The classic was written by Irving Berlin, one of the most prolific American composers in history.

He penned more than 400 hits, among them, "Easter Parade," "No Business Like Show Business," and "God Bless America."

But, says CBS News Sunday Morning anchor Charles Osgood, "White Christmas" is his most enduring legacy.

No song, says Osgood, captures the spirit of the season better than "White Christmas."

The legendary Berlin, one of Americas greatest, was a Russian, Jewish immigrant who, though he couldn't even read or write music notation, managed to compose over 1,000 songs, the very foundation of our American songbook.

But it's "White Christmas," one of his simplest, just 54 words and 67 now classic notes, that remains his most popular.

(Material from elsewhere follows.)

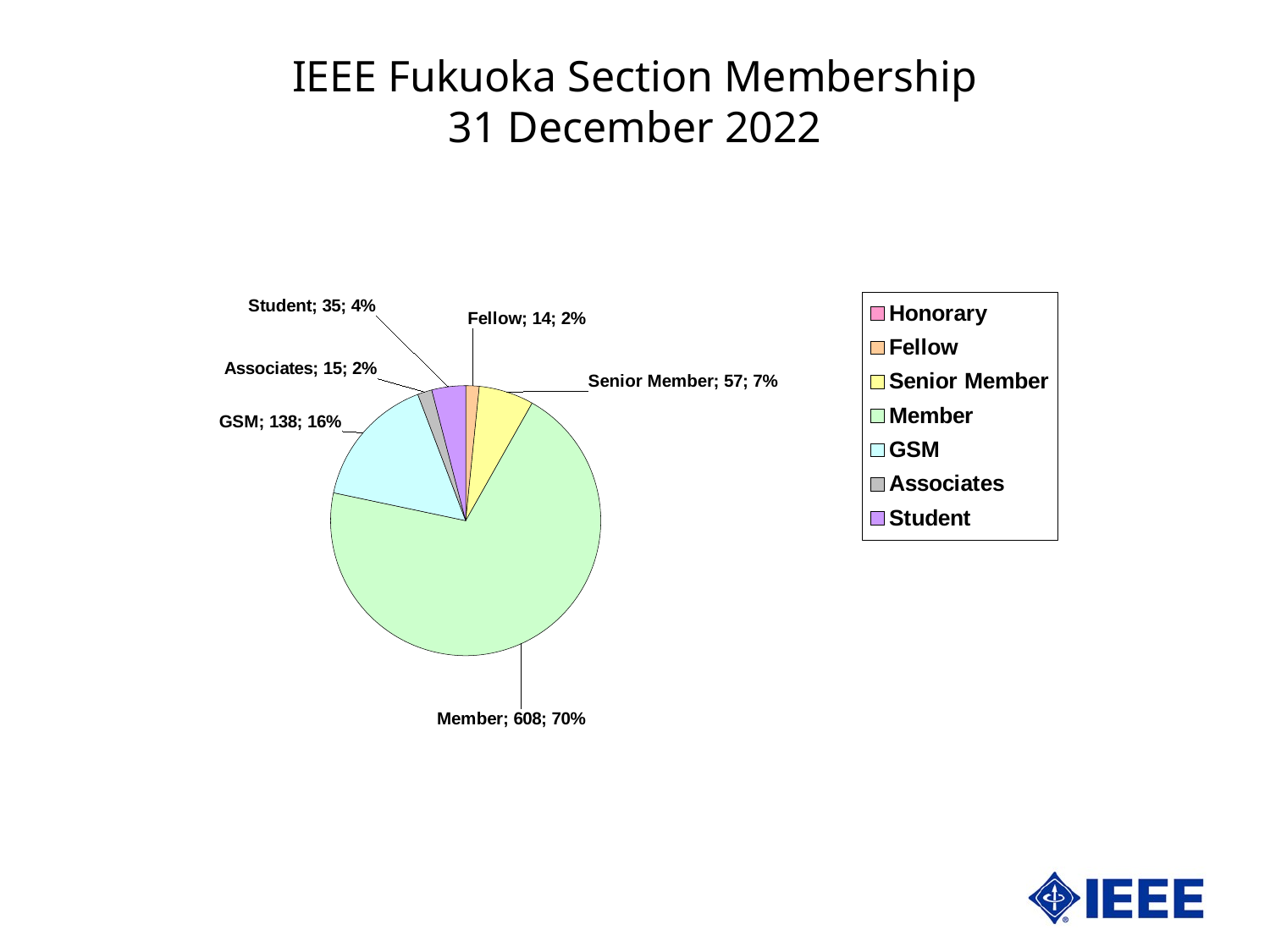
What share of the pie does the Student slice represent? 4% What is the difference between the number of GSM members and the number of Senior Members? 81 What is the value shown for the Fellow category? 14 What is the title of the slide containing the pie chart? IEEE Fukuoka Section Membership 31 December 2022 Which category has the largest slice of the pie? Member What share of the pie does the GSM slice represent? 16% What share of the pie does the Member slice represent? 70% How many members are in the Senior Member category? 57 Which is larger, the Student count or the Associates count? Student What kind of chart is shown on the slide? pie chart How many members are in the Member category? 608 How many entries does the legend list? 7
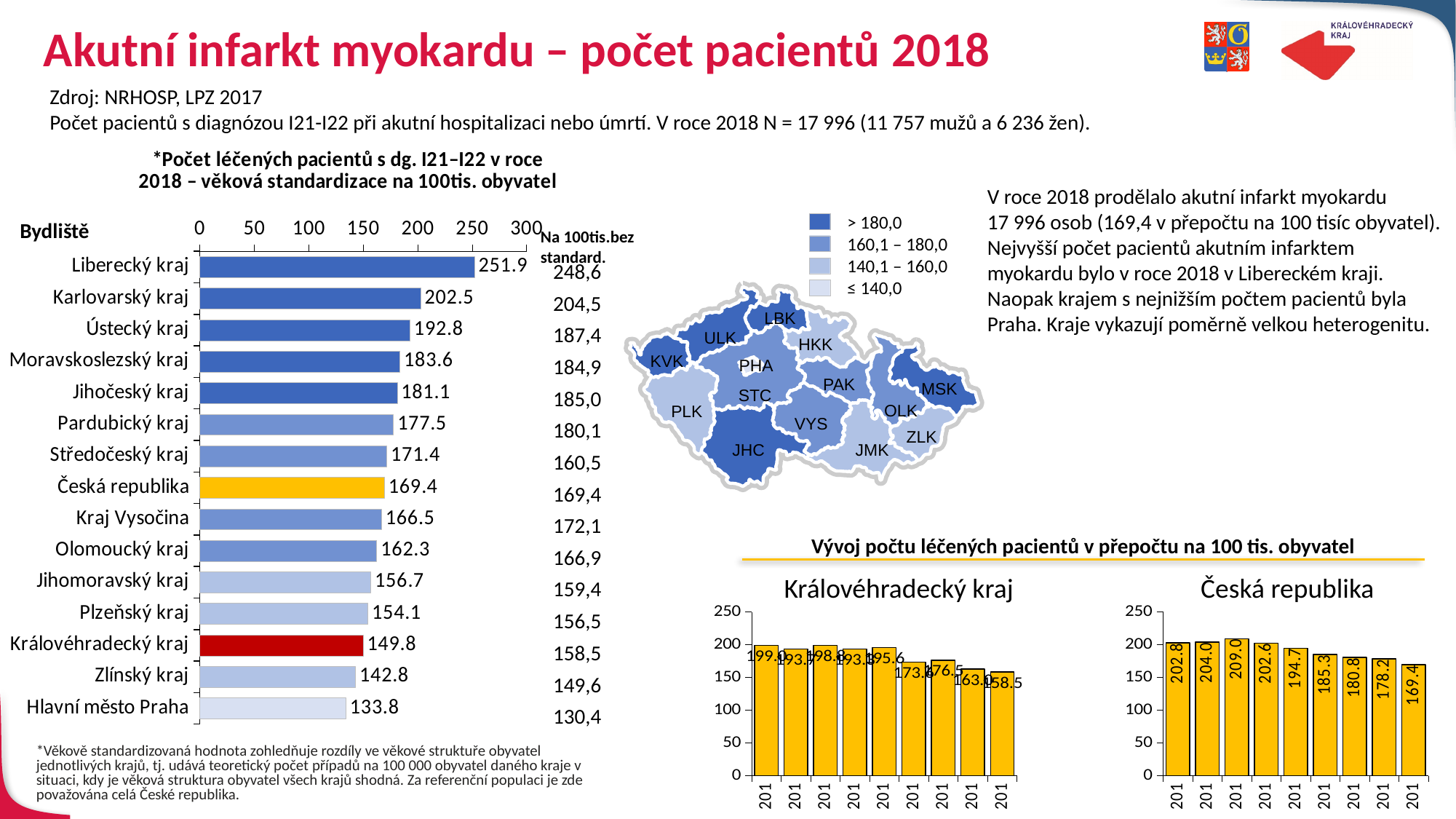
In the Česká republika chart at the bottom right, what is the value of the last (rightmost) bar? 169.4 In the bar chart of regions, which region has the lowest value? Hlavní město Praha In the bar chart of regions, what is the value for Česká republika? 169.4 In the bar chart of regions, what is the value for Královéhradecký kraj? 149.8 In the Česká republika chart at the bottom right, what is the highest value shown? 209.0 In the bar chart of regions, which region has the highest value? Liberecký kraj In the bar chart of regions, which has the larger value, Karlovarský kraj or Ústecký kraj? Karlovarský kraj In the bar chart of regions, how many categories (bars) are shown? 15 In the bar chart of regions (Počet léčených pacientů s dg. I21–I22 v roce 2018), what is the value for Liberecký kraj? 251.9 In the Královéhradecký kraj chart at the bottom, do the values generally rise or fall from left to right? fall In the bar chart of regions, what is the difference between the values for Liberecký kraj and Hlavní město Praha? 118.1 What type of chart is used to show the values by region (Bydliště)? bar chart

"I think," reflected Linda Emmett, the second of Berlin's three daughters, "for my father that Christmas was an American holiday more than anything else. It was certainly nothing he was exposed to, to say the least in -- in Russia."

Emmett was speaking in the former Berlin residence in New York. It is now the Luxembourg consulate.

In the Berlin household, she says, Christmas was "the typical secular Christmas, with a Christmas tree, and Christmas stockings, and a turkey, and a plum pudding, and general cheery atmosphere, and something that as children we --- we looked forward to tremendously."

Many think Berlin was inspired to write "White Christmas" during a stay in Beverly Hills while working on a movie. He was homesick for his family.

"And it wasn't until -- a couple years later ... over the Christmas season of 1940 into 1941, I believe, that he -- kind of took the song, the half-finished song out of what he called his song trunk," says Jody Rosen, author of "White Christmas: the Story of an American Song."

"And," Rosen continued, "over the Christmas season that year - (Berlin) rewrote the lyric ... and it was then that after he'd written it, that he came into his -- his-- song publishing offices and -- and announced to his musical secretary, 'I've just written a new song. Not only is the best song I've ever written, it's the best song anybody's ever written.' And that song was 'White Christmas.' "

"White Christmas" premiered on radio at Christmastime in 1941, just 18 days after Pearl Harbor. The song aired on Bing Crosby's radio show. Only eights months later, moviegoers would see and hear Crosby sing it in the film "Holiday Inn."

"It was ... kind of the centerpiece of the film, the center," Rosen says. ... "But critics didn't take much notice of it. And it was only when Armed Forces Radio began to play the song overseas and for American troops who found its images of kind of Christmas on the home front so appealing. ... It was 1942, the first winter that American troops had spent overseas. So, these images of ... snowy American, New Englandy Christmas really spoke to the longing, nostalgia and homesickness of the troops for their homeland and for the sweethearts and wives and mothers and fathers they'd left behind. It was the enthusiasm of these troops that really propelled the song and made it a hit."

There are now hundreds and hundreds of versions of "White Christmas," recorded by scores and scores of performers, says Osgood. Still, it is the definitive Bing Crosby rendition that makes us stop, listen, and dream along, as it has for so many Decembers.